Everett, the kindergarten teacher, has adjusted and now thinks of her parents as her “co-teachers” at home; she’s in constant contact with them to explain not just her lesson plans, but the research behind her multisensory instructional approach. Another literacy expert points to polling features in learning management systems as a new way to maintain the interaction that is so important with literacy instruction, while another teacher shares how she uses Flipgrid for interactive read-alouds.

Meanwhile, teachers who work with students with dyslexia are improvising in synchronous and asynchronous instruction and see their students make progress. Document cameras can provide close-ups of interactive lessons with objects and tracing, and dry erase boards and virtual whiteboards can work for directed spelling activities.

Just because it can be done, however, doesn’t mean that it’s the same, or as effective. The trick for teachers, Duke says, is to shift their mindset. “The key is to not take a deficit perspective on remote teaching. It’s probably not healthy, and it’s certainly not productive, to constantly focus on what these remote teaching contexts can’t do.”

Getting Beyond Traditional Books

According to Duke, it’s also important for teachers to let go of preconceived notions of what a text is.

“Education tends to have a strong book bias,” she says. But when it's a challenge to get books into children’s homes and hands, much less the same book into the hands of every child in a class, you have to expand your notion of what qualifies as a text. Online magazines and web sites can function as text, she says, and children can write and read each other’s texts, or teachers can even write their own. “I know that sounds like a lot of work, but sometimes it can be faster to write a text ourselves than it is to find exactly the right text for our teaching point,” she says. TextProject, a site that offers high-quality, open-access student texts as well as teachers’ guides, also offers alternatives.

Teachers should remember that interaction is what is most important, and that with read-alouds in particular, the value lies in the interaction around the book—the conversation, the discussion, the trading of ideas—rather than in the book itself.

Drop the Fixation With Benchmarks

As for the big picture, Duke cautions against fixating on benchmarking in the face of remote learning when those benchmarks are in some ways artificial. “The way we decide what constitutes 3rd grade reading is some combination of community members and teachers at the state level [who] get together with a bunch of test items and decide what percentage of those test items kids should get right at that age,” she says. “It would be perfectly legitimate for our society [during COVID-19] to decide that we have a different set of standards, [and] we’re going to focus on moving every kid forward, but we’re not going to focus on getting every kid to the socially constructed benchmark that we decided on pre-pandemic.”

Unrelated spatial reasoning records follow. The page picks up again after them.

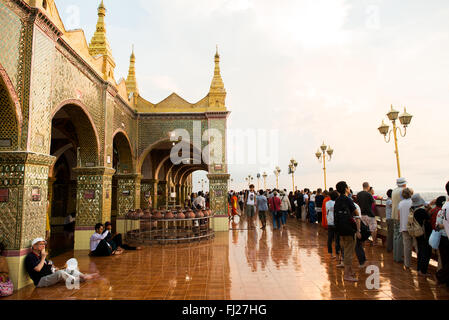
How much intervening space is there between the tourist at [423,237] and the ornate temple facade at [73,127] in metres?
6.69

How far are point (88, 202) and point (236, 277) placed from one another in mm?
5373

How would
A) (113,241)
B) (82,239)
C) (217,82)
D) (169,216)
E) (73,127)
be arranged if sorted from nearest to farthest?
1. (113,241)
2. (82,239)
3. (169,216)
4. (73,127)
5. (217,82)

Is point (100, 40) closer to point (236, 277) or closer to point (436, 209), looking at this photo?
point (236, 277)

The development of content knowledge, which is highly related to children’s long-term reading success, is also paramount. (Look to the famous baseball experiment for evidence that background knowledge has a profound effect on reading comprehension.)

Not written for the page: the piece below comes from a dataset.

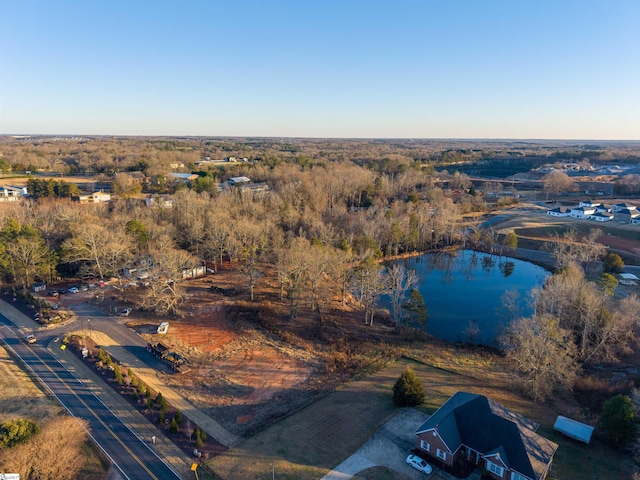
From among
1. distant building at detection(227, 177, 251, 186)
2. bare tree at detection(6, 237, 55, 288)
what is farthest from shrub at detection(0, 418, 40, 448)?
distant building at detection(227, 177, 251, 186)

Educators should not lose sight of the fact that as disruptive as this moment in history is, it can yield remarkable insights on early-literacy development and instruction. Schugar, the professor from West Chester University, put it to Education Week this way: “We’ve been using technology for the sake of using technology, without really having a conscious plan for ‘why.’ Now is the time to think about how we really leverage those very powerful tools.”